> _STATED EXERCISE 1_
From the entries below, pull out every line that contains the word "forearm" and list those lines.

> _DOCUMENT_
◆ ◆ ◆ ◆ ◆ ◆ ◆

CHRIS WEST and KAY WEST
APPELLEES
Opinion Delivered
September 24, 2008
APPEAL FROM THE FAULKNER
COUNTY CIRCUIT COURT,
[NO. DR2006-139]
HONORABLE CHARLES E.
CLAWSON, JUDGE
AFFIRMED
WENDELL L. GRIFFEN, Judge
Jeffrey and Melissa Barnes appeal from an order dismissing their complaint for specific
performance against appellee Chris West and his then-wife, Kay West, in which appellants
requested that the Wests be compelled to permit appellants to exercise an option-to-purchase
the Wests’ property. Appellants argue that appellee Chris West waived the terms of the
option by inducing them to rely on his assurances that they could purchase the property even
though the option had expired.1
Appellants also argue that the circuit court erred in
construing the ambiguous terms of the lease in appellee’s favor. Because the circuit court’s
1
Mr. West is the sole appellee in this case, as the Wests’ divorce decree required Mrs.

◆ ◆ ◆ ◆ ◆ ◆ ◆

> _SUPPLIED DATA_
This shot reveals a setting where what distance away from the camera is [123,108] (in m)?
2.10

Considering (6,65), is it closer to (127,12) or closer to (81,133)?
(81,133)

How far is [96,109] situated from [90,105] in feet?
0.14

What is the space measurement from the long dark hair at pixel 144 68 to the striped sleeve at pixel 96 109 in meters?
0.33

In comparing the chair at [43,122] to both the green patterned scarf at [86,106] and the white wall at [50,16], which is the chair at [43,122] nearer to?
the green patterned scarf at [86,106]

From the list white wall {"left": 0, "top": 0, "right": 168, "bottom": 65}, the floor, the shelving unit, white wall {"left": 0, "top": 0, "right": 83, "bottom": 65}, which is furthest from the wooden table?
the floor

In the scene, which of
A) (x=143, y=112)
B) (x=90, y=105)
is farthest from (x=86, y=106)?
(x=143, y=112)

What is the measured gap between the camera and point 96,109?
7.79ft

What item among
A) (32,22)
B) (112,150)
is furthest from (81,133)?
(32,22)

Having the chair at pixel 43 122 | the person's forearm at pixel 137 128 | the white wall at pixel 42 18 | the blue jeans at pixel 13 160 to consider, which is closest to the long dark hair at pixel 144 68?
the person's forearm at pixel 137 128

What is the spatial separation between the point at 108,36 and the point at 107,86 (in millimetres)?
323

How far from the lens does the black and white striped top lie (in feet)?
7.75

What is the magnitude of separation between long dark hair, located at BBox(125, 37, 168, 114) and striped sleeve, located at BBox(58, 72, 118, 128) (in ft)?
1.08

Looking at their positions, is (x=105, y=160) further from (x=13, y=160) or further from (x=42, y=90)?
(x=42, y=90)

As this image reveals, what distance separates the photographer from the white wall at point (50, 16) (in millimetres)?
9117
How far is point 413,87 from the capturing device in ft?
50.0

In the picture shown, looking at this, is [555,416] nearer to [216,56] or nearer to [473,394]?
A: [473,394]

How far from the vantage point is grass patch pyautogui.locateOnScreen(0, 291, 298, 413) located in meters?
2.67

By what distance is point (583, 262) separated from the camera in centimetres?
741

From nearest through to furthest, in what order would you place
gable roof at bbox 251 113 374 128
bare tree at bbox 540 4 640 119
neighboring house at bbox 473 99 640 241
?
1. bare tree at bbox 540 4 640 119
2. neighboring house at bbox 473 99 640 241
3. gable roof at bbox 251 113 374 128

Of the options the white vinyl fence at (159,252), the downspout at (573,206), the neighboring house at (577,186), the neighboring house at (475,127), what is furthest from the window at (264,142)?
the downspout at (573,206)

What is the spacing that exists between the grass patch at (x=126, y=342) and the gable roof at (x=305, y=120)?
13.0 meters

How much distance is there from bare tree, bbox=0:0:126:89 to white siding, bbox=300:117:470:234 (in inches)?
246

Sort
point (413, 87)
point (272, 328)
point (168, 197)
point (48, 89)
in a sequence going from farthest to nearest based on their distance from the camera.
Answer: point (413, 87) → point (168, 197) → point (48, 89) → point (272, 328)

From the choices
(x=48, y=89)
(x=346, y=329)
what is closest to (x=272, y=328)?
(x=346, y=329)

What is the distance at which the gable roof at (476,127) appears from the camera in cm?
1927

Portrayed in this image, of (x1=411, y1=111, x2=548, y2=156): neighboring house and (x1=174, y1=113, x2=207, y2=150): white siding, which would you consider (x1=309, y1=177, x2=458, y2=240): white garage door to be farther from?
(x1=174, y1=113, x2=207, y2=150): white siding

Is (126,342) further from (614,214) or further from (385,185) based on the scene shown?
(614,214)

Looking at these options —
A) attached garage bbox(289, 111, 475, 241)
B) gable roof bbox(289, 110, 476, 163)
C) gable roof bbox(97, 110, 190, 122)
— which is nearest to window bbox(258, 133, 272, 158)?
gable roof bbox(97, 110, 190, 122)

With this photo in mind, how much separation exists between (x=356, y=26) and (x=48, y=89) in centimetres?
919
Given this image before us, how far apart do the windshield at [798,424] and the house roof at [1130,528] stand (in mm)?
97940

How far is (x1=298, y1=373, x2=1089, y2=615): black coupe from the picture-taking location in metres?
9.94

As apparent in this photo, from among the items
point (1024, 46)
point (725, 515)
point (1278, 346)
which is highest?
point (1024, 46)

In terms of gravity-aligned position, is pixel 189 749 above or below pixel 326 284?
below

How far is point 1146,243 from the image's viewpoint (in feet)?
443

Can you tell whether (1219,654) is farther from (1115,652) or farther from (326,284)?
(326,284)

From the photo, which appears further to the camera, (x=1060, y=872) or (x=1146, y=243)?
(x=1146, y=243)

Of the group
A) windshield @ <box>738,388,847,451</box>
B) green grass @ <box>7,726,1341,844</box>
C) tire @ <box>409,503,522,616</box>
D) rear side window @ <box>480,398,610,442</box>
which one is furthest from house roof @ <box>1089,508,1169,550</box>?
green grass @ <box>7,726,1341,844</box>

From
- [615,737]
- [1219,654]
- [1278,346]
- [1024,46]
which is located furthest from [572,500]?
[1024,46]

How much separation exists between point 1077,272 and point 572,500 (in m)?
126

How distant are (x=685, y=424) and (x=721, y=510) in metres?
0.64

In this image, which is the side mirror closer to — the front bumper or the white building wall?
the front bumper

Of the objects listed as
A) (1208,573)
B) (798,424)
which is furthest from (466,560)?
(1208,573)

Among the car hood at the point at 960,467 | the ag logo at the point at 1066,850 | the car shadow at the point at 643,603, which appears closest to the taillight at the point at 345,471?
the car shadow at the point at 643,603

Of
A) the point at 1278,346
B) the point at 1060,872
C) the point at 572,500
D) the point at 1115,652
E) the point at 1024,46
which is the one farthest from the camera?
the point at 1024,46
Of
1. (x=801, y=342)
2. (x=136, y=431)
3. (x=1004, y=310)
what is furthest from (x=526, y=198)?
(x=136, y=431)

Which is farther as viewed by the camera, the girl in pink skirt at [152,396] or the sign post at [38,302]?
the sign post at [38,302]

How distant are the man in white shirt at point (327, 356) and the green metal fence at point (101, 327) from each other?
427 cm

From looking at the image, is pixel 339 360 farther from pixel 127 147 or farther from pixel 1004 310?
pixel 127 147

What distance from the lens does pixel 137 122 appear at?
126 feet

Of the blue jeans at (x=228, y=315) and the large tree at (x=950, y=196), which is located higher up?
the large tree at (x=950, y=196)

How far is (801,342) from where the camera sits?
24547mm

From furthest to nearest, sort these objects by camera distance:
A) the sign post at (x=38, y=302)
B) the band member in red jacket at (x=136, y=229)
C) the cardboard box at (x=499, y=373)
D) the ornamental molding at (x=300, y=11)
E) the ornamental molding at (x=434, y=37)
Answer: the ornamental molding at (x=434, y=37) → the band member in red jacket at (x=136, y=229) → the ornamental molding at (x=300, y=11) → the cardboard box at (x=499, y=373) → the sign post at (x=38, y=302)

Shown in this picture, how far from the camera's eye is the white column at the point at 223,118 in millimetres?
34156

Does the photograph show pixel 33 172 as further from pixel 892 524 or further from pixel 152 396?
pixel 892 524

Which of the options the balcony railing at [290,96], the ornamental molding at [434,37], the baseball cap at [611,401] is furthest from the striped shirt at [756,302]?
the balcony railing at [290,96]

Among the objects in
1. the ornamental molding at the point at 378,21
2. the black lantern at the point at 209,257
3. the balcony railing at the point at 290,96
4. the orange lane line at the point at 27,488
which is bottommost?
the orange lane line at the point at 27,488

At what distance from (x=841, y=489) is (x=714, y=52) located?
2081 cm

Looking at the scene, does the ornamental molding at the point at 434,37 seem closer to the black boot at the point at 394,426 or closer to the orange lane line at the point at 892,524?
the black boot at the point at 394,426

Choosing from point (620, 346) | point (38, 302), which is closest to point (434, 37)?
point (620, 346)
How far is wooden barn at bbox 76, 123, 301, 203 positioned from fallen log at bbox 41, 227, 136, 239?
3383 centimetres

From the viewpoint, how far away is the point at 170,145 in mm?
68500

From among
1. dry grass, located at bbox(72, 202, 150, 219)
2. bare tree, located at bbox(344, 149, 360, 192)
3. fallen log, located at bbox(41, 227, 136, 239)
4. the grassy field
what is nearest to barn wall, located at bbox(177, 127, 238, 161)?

◆ ◆ ◆ ◆ ◆ ◆ ◆

> _STATED EXERCISE 2_
Output the court opinion's text word for word, everything from "CLAWSON, JUDGE" down to "decree required Mrs.".

> _CORRECT ANSWER 1_
Having the chair at pixel 43 122 | the person's forearm at pixel 137 128 | the white wall at pixel 42 18 | the blue jeans at pixel 13 160 to consider, which is closest to the long dark hair at pixel 144 68?
the person's forearm at pixel 137 128

> _CORRECT ANSWER 2_
CLAWSON, JUDGE
AFFIRMED
WENDELL L. GRIFFEN, Judge
Jeffrey and Melissa Barnes appeal from an order dismissing their complaint for specific
performance against appellee Chris West and his then-wife, Kay West, in which appellants
requested that the Wests be compelled to permit appellants to exercise an option-to-purchase
the Wests’ property. Appellants argue that appellee Chris West waived the terms of the
option by inducing them to rely on his assurances that they could purchase the property even
though the option had expired.1
Appellants also argue that the circuit court erred in
construing the ambiguous terms of the lease in appellee’s favor. Because the circuit court’s
1
Mr. West is the sole appellee in this case, as the Wests’ divorce decree required Mrs.